■ GIVEN INSTRUCTION 1: In the Ariane 5 launch report, which satellite separated first from the rocket's upper stage?
■ GIVEN INSTRUCTION 2: The Ariane 5 launch report says ships recovered the solid rocket boosters after they fell into the Atlantic. Explain why the spent motor casings were being brought back to Kourou.

■ EXTRACT PROVIDED:
Posted: August 14, 2007

An advanced space-based Internet switchboard-in-the-sky and a Japanese direct broadcasting satellite were successfully hauled into space Tuesday aboard an Ariane 5 rocket, making its third flight of the year.

The 166-foot-tall Ariane 5 ECA rocket, fitted with two solid rocket boosters and a cryogenic upper stage, came to life at 2344 GMT (7:44 p.m. EDT) and sped away from its oceanfront launch pad. The rocket flew east away from the launch site at Kourou, French Guiana.

Credit: ESA/CNES/Arianespace
The heavy-lifting European rocket disappeared into low-hanging clouds seconds after liftoff, but tracking cameras recaptured picturesque images of the launcher as it ascended into sunlight a few minutes later.

The twin solid-fueled boosters, payload fairing and first stage were all jettisoned on time. The cryogenic upper stage completed the task of placing the satellite payloads into orbit.

Recovery ships were stationed east of Kourou to retrieve the solid rocket boosters after they parachuted into the Atlantic Ocean. Arianespace officials said the vessels will tow the spent motor casings back to Kourou for disassembly and analysis, but there are no plans to reuse the boosters.

Telemetry from the rocket confirmed the deployment of the Spaceway 3 and BSAT-3a payloads about a half-hour after liftoff. The Ariane 5 reached an egg-shaped transfer orbit stretching from a high point about 22,300 miles to a low point of 155 miles, with an inclination of about two degrees.

Arianespace officials declared the launch a success shortly after spacecraft separation, marking the Ariane 5 rocket's 19th consecutive successful launch.

"With this perfect launch of Ariane 5, you have once again seen a further demonstration of the excellence of European technology," said Jean-Yves Le Gall, Arianespace chairman and chief executive officer.

Spaceway 3 was first to separate from the rocket's upper stage. The 13,400-pound satellite will propel itself into a circular 22,300-mile-high orbit above the equator at 95 degrees west longitude.

■ PROVIDED RECORDS:
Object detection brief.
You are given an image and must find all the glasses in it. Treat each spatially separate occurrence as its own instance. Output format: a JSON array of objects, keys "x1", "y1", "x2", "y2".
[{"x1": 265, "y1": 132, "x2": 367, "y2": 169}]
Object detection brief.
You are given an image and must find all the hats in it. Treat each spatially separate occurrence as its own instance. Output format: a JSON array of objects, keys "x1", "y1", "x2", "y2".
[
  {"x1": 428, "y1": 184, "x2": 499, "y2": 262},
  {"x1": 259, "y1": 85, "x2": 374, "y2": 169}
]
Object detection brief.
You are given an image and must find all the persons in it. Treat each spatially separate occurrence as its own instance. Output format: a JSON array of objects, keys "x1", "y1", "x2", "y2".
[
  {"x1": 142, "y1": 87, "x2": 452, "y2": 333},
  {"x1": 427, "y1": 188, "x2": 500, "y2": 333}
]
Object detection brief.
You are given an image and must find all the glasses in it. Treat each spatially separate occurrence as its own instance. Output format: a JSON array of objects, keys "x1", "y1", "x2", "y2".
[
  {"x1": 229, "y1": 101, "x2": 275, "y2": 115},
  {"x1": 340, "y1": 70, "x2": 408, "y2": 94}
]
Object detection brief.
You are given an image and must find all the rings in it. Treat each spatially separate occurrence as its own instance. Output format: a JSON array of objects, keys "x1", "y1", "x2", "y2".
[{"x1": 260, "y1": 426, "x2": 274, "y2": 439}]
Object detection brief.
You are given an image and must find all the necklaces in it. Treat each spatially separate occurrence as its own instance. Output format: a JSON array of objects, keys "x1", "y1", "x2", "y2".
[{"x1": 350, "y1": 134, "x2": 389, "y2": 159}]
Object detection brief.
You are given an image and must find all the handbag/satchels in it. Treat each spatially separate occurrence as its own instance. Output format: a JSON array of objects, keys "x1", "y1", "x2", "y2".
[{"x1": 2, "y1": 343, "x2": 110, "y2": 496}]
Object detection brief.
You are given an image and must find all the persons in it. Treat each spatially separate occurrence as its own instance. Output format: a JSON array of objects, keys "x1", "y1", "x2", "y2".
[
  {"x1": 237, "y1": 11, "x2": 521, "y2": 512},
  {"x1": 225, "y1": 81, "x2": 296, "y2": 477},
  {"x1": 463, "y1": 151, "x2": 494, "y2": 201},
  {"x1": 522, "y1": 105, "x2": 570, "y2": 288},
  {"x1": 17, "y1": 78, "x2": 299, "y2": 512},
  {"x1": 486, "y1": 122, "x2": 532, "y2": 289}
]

■ FULL ANSWER 1: Spaceway 3 separated first.

■ FULL ANSWER 2: Arianespace officials said the vessels would tow the spent motor casings back to Kourou for disassembly and analysis. There were no plans to reuse the boosters.